And so begins what I think of as a final walk, in many ways, with my beloved Phoebe. Her schoolwork would have been mostly finished this week with the exception of one class that would have taken her to early May. April would have been spent interning, already arranged at the local farm. I can imagine the conversations buzzing around our kitchen ...the disbelief that high school was finally coming to an end ...The necessary passage of our culture into adulthood would have been accomplished. There would be plenty of smiles, laughter, reflection ...gratitude. Her drive to reach the end of this phase may have given her a glimpse of the vast horizon, the endless possibilities ahead of her ...and may have been so daunting once in view ...that she simply couldn't take it in ...manage it ...believe it was hers for the taking.
So I'll walk these days for her. Tears will stain my face for what is lost. Her future here gone ...so is mine with her. I looked forward to this time ....we would celebrate ...exhale. Breathe deep and long. So these days are not as I envisioned, planned. They are different.
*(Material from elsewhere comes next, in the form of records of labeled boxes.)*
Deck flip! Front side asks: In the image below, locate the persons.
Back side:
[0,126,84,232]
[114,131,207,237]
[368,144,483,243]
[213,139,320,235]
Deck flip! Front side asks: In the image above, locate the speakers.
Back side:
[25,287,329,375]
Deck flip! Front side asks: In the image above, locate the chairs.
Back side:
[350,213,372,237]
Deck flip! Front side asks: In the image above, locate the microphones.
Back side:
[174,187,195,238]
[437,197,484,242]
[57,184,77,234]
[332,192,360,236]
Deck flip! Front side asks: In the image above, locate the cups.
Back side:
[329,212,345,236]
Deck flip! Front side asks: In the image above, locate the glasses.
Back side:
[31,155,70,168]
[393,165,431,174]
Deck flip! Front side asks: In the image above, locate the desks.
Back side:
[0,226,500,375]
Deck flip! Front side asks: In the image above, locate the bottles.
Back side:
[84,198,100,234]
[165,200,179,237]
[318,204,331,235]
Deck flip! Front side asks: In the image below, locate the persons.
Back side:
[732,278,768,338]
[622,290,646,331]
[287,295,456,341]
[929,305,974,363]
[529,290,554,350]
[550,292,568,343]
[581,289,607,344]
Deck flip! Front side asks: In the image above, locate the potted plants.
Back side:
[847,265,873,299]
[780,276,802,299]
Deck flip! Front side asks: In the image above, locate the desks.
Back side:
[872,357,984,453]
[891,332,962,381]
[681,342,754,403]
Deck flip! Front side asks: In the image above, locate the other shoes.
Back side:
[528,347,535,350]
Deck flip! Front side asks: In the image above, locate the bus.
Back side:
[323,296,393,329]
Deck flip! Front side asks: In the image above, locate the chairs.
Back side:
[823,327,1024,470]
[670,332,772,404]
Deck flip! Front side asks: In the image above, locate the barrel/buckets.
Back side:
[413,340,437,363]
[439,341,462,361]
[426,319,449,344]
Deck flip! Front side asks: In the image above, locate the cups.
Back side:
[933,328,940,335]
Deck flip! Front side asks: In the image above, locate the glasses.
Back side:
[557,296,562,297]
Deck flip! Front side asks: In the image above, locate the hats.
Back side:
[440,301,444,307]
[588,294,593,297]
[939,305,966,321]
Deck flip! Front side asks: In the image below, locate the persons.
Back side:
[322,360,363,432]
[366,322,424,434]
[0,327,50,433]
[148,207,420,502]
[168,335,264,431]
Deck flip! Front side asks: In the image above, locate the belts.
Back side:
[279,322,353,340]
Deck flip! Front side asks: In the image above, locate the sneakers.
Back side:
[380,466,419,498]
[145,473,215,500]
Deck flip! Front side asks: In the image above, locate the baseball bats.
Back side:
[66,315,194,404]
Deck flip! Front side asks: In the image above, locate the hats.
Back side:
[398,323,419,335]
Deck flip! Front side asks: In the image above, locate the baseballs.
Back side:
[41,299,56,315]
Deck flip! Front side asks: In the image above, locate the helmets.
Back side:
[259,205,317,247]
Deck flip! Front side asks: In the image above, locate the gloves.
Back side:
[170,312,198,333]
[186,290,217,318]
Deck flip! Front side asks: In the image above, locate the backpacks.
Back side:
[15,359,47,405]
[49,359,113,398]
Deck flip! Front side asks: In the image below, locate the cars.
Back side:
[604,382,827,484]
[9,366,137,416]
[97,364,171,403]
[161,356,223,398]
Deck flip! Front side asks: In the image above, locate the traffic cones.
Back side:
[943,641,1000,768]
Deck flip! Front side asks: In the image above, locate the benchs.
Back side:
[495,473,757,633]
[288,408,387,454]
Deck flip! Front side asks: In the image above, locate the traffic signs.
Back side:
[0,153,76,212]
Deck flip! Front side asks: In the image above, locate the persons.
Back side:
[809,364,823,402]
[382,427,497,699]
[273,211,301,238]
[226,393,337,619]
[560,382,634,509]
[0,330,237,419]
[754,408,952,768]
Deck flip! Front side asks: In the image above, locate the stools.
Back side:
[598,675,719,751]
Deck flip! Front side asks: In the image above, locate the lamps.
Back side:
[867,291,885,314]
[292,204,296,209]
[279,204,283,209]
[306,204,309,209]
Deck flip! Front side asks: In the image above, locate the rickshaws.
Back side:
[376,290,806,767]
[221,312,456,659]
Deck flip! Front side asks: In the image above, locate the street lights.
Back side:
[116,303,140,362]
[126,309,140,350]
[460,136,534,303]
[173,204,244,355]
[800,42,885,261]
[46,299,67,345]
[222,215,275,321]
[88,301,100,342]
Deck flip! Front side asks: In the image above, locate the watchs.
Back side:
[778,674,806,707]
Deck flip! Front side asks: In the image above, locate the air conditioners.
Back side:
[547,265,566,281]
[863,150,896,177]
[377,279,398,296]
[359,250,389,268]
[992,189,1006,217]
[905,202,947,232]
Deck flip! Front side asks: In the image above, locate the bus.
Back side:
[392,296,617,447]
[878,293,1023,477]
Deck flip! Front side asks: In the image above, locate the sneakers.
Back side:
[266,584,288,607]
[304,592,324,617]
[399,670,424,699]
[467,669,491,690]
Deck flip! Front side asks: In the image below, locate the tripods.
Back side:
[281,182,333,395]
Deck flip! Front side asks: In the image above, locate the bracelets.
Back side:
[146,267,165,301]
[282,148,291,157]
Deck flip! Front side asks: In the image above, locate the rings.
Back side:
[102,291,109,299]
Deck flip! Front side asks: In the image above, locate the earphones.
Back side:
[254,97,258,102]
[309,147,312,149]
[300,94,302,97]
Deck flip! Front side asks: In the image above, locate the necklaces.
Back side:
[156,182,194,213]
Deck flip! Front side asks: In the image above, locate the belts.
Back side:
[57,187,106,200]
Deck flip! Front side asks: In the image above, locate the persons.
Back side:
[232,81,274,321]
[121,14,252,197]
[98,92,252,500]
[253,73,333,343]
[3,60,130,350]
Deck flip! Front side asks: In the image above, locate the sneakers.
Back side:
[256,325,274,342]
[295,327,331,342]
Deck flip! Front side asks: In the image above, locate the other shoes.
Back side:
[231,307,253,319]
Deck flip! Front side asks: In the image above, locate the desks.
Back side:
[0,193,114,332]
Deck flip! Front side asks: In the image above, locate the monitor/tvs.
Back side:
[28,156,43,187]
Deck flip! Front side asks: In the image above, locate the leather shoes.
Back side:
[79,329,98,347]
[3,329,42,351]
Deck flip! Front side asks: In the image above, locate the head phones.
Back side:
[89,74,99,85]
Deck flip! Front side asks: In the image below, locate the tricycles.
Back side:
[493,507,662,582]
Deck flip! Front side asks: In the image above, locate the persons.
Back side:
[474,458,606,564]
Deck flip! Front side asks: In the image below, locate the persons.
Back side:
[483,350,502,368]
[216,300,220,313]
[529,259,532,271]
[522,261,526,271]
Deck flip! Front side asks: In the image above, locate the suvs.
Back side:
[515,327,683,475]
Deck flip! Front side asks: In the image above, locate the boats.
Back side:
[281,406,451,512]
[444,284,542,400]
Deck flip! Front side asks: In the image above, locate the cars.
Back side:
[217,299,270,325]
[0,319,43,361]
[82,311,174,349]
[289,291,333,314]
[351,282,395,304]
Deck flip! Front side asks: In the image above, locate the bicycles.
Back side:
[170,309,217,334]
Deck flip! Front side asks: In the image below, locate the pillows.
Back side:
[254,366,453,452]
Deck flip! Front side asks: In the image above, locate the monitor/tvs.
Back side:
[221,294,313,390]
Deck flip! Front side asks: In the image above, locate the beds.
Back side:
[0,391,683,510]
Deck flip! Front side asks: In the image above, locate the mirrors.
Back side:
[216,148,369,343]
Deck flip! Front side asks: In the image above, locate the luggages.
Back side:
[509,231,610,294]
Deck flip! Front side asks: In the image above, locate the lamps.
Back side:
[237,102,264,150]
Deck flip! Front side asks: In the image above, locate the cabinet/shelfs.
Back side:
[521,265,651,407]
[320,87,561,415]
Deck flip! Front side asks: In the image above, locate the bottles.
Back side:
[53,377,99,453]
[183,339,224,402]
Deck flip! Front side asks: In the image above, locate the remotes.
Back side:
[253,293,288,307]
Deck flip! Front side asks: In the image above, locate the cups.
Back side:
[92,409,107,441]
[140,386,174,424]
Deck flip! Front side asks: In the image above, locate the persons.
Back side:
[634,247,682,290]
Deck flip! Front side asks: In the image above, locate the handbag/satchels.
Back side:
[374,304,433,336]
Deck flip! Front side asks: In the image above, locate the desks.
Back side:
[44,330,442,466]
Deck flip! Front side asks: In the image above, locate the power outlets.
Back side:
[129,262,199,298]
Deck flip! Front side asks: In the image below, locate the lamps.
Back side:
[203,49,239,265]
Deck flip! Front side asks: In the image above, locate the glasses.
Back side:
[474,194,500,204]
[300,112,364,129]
I will embrace the joy, thank God for the opportunity to remember ...the anticipation of her completion. Phoebe finished ...far ahead of time.
I am alone now. Walking these final days alone.
Oh Phoebe, if only you would have stayed. How I wish you had stayed. So much ahead without you.
But we will make it through, because somewhere, hidden in the rubble of grief is a treasure ...some gift. Because that is how God always is ...and I will trust that in these coming weeks, carrying me through your birthday, graduation ...the finish line ....grace will flow with abundance.
Eternal rest grant unto Phoebe and may perpetual light shine upon her. May she rest in peace. Amen.